In [1]:
# location_based_analysis.py
# --------------------------------------------------
# Location-Based Restaurant Analysis (Cognifyz)
# --------------------------------------------------
# What this script does:
# 1) Loads the provided Zomato-style dataset ("Dataset .csv" or "Dataset.csv")
# 2) Cleans coordinates and basic fields
# 3) Creates interactive maps (MarkerCluster + Heatmap) with Folium
# 4) Builds city & locality summaries (counts, avg rating, avg price range)
# 5) Extracts cuisine insights (overall & per city)
# 6) Saves clean CSV summaries and Matplotlib charts for your report
#
# Outputs saved to the current folder:
# - map_cluster_top1000.html
# - map_cluster_full.html (may be large; use locally)
# - map_heat.html
# - map_heat_top500.html
# - city_summary.csv
# - locality_summary.csv
# - top_localities_per_city.csv
# - top_cuisines_overall.csv
# - top3_cuisines_by_city.csv
# - top_cities_by_count.png
# - top_cities_by_rating_threshold.png
#
# How to run:
# 1) Put this file and the dataset CSV in the same folder.
# 2) Make sure you have packages:
#       pip install pandas folium matplotlib
# 3) Run:
#       python location_based_analysis.py
# --------------------------------------------------

import os
import math
import pandas as pd
import numpy as np
import matplotlib.pyplot as plt

# Optional: import folium only when needed to avoid errors if not installed
try:
    import folium
    from folium.plugins import MarkerCluster, HeatMap
    FOLIUM_AVAILABLE = True
except Exception as _:
    FOLIUM_AVAILABLE = False
    print("Note: folium is not installed. Maps will be skipped. Install with: pip install folium")

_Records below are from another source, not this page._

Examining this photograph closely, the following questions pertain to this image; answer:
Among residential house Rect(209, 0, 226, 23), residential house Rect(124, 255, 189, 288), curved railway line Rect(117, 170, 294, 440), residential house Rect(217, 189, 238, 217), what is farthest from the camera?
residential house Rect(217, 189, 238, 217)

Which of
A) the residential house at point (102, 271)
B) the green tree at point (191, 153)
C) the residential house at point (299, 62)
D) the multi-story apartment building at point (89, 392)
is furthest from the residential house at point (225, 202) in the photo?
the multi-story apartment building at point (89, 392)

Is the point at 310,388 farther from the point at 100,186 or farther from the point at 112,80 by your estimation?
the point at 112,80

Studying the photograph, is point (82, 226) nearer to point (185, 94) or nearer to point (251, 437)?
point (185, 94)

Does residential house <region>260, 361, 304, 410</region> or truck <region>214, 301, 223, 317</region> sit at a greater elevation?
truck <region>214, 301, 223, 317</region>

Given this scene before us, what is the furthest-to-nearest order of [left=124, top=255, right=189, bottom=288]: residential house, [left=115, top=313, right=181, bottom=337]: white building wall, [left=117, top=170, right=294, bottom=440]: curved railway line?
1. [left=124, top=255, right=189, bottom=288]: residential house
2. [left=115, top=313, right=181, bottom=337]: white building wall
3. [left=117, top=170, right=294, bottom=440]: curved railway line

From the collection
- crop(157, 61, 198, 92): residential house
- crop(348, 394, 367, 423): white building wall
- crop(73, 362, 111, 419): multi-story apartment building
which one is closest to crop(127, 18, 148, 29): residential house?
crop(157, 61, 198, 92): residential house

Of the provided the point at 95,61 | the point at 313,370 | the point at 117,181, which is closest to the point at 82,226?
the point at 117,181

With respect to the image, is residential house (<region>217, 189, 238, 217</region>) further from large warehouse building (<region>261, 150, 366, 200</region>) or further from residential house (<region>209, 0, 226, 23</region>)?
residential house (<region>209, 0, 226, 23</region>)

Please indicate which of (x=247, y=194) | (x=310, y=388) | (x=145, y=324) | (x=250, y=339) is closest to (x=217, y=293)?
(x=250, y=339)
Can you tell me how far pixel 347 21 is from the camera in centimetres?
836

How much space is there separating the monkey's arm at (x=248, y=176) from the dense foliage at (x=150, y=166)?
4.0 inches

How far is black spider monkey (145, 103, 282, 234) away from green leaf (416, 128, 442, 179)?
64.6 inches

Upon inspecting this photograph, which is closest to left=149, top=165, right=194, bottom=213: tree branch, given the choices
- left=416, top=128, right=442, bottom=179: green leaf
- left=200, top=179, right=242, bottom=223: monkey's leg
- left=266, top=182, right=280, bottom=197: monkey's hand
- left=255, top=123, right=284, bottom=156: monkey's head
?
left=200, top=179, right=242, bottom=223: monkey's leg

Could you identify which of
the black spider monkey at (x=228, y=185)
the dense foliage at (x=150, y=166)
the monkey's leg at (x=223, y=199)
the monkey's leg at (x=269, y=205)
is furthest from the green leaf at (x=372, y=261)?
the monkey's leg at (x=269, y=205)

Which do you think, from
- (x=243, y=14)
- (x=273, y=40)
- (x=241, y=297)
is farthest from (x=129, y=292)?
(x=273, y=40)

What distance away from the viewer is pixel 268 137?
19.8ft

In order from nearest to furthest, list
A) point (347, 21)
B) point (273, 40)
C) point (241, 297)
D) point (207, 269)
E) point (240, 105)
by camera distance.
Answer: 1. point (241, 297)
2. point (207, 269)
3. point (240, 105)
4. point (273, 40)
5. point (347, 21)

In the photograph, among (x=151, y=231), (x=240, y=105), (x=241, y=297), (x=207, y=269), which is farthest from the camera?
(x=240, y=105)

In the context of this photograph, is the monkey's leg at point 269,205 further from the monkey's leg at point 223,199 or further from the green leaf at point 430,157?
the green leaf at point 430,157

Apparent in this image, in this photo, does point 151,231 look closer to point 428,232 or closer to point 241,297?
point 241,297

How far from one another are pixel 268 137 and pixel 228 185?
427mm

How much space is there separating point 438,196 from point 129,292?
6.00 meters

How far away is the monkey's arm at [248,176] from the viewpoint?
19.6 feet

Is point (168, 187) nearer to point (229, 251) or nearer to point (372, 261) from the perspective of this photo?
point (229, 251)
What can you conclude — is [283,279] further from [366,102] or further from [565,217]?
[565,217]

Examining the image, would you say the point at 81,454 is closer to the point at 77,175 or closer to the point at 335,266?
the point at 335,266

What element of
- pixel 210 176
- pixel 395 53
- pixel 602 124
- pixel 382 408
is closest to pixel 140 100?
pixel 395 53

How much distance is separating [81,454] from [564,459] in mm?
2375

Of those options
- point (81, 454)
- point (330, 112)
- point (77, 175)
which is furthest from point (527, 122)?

# --------------------------------
# Load dataset (supports two names)
# --------------------------------
csv_paths = ["Dataset .csv", "Dataset.csv"]
df = None
for p in csv_paths:
    if os.path.exists(p):
        try:
            df = pd.read_csv(p, encoding="latin-1")
            print(f"Loaded dataset: {p}")
            break
        except Exception as e:
            print(f"Found {p} but failed to read due to: {e}")
if df is None:
    raise FileNotFoundError("Dataset file not found. Place 'Dataset .csv' or 'Dataset.csv' beside this script.")

print("Shape:", df.shape)
print("Columns:", list(df.columns))

Loaded dataset: Dataset .csv
Shape: (9551, 21)
Columns: ['ï»¿Restaurant ID', 'Restaurant Name', 'Country Code', 'City', 'Address', 'Locality', 'Locality Verbose', 'Longitude', 'Latitude', 'Cuisines', 'Average Cost for two', 'Currency', 'Has Table booking', 'Has Online delivery', 'Is delivering now', 'Switch to order menu', 'Price range', 'Aggregate rating', 'Rating color', 'Rating text', 'Votes']


In [2]:
# --------------------------------
# Basic cleaning & standard fields
# --------------------------------
# Ensure expected columns exist
required_cols = [
    'Latitude', 'Longitude', 'City', 'Locality', 'Cuisines',
    'Aggregate rating', 'Price range', 'Votes', 'Restaurant Name'
]
missing = [c for c in required_cols if c not in df.columns]
if missing:
    raise ValueError(f"Missing required columns: {missing}")

# Enforce numeric types where useful
for col in ['Latitude', 'Longitude', 'Aggregate rating', 'Price range', 'Votes']:
    df[col] = pd.to_numeric(df[col], errors='coerce')

# Keep valid coordinates
df = df[(df['Latitude'].between(-90, 90)) & (df['Longitude'].between(-180, 180))].copy()

# Treat rating 0 as missing for averages
df['Rating_for_avg'] = df['Aggregate rating'].replace(0, np.nan)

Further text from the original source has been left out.